Collected data entries:

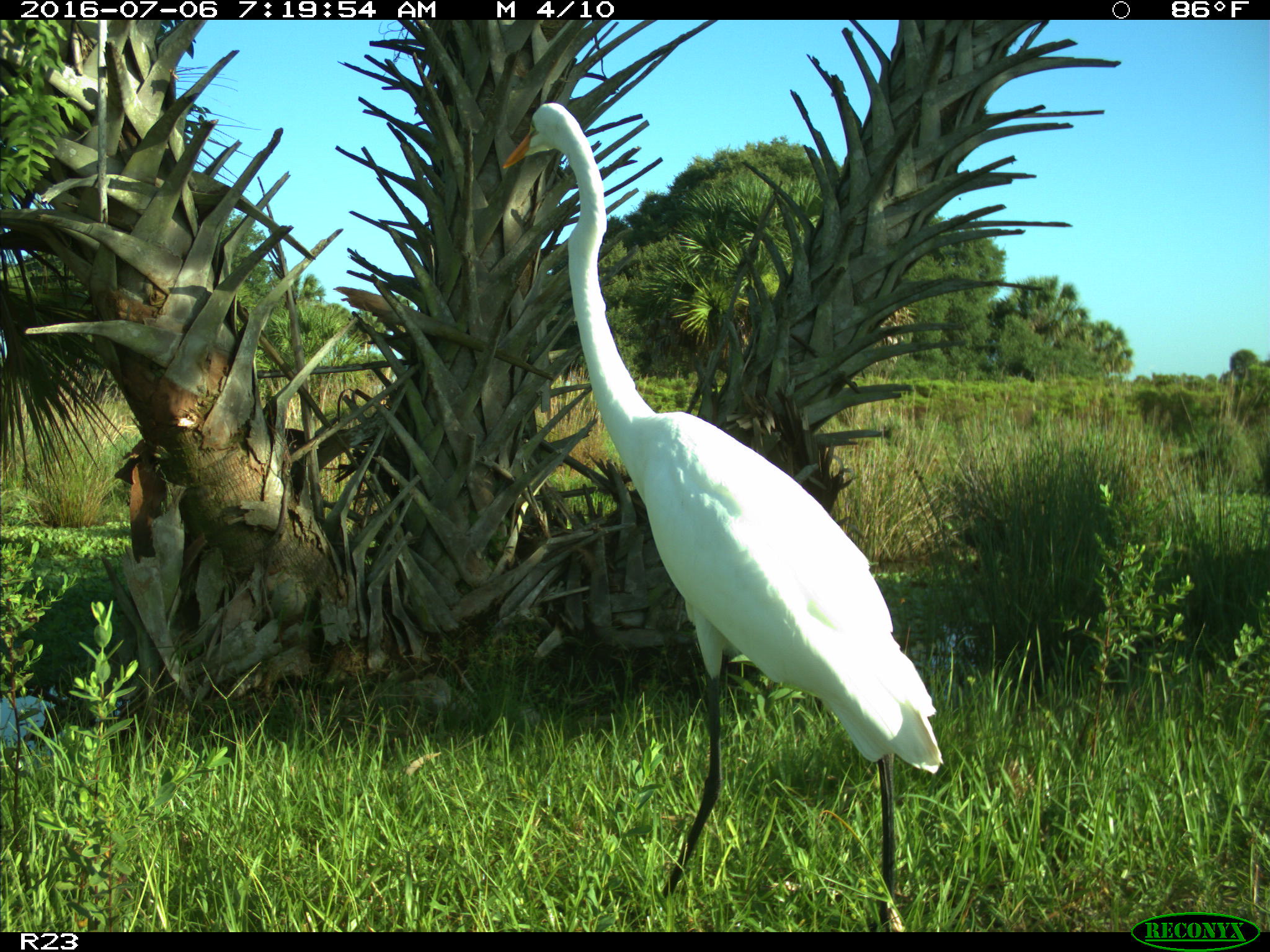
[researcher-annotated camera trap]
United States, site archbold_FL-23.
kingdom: Animalia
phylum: Chordata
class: Aves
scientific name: Aves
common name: birds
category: unidentified bird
Unidentified bird (birds) (Aves).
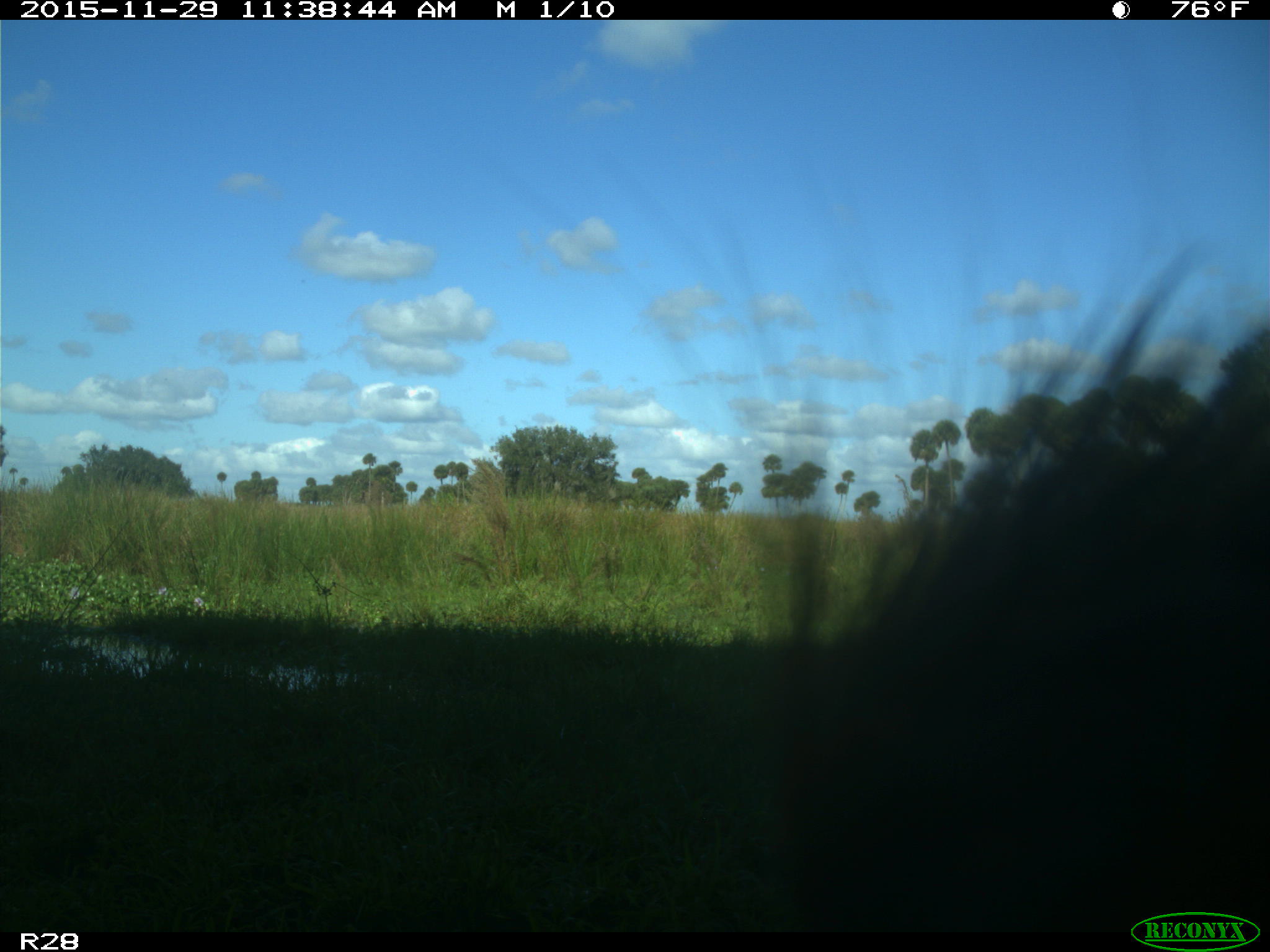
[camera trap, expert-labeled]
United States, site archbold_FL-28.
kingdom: Animalia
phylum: Chordata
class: Mammalia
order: Artiodactyla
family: Bovidae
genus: Bos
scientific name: Bos taurus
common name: domestic cow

■ **Your instructions**
Where a line above contains the word "United", show that line.

■ **Result for this exercise**
United States, site archbold_FL-23.
United States, site archbold_FL-28.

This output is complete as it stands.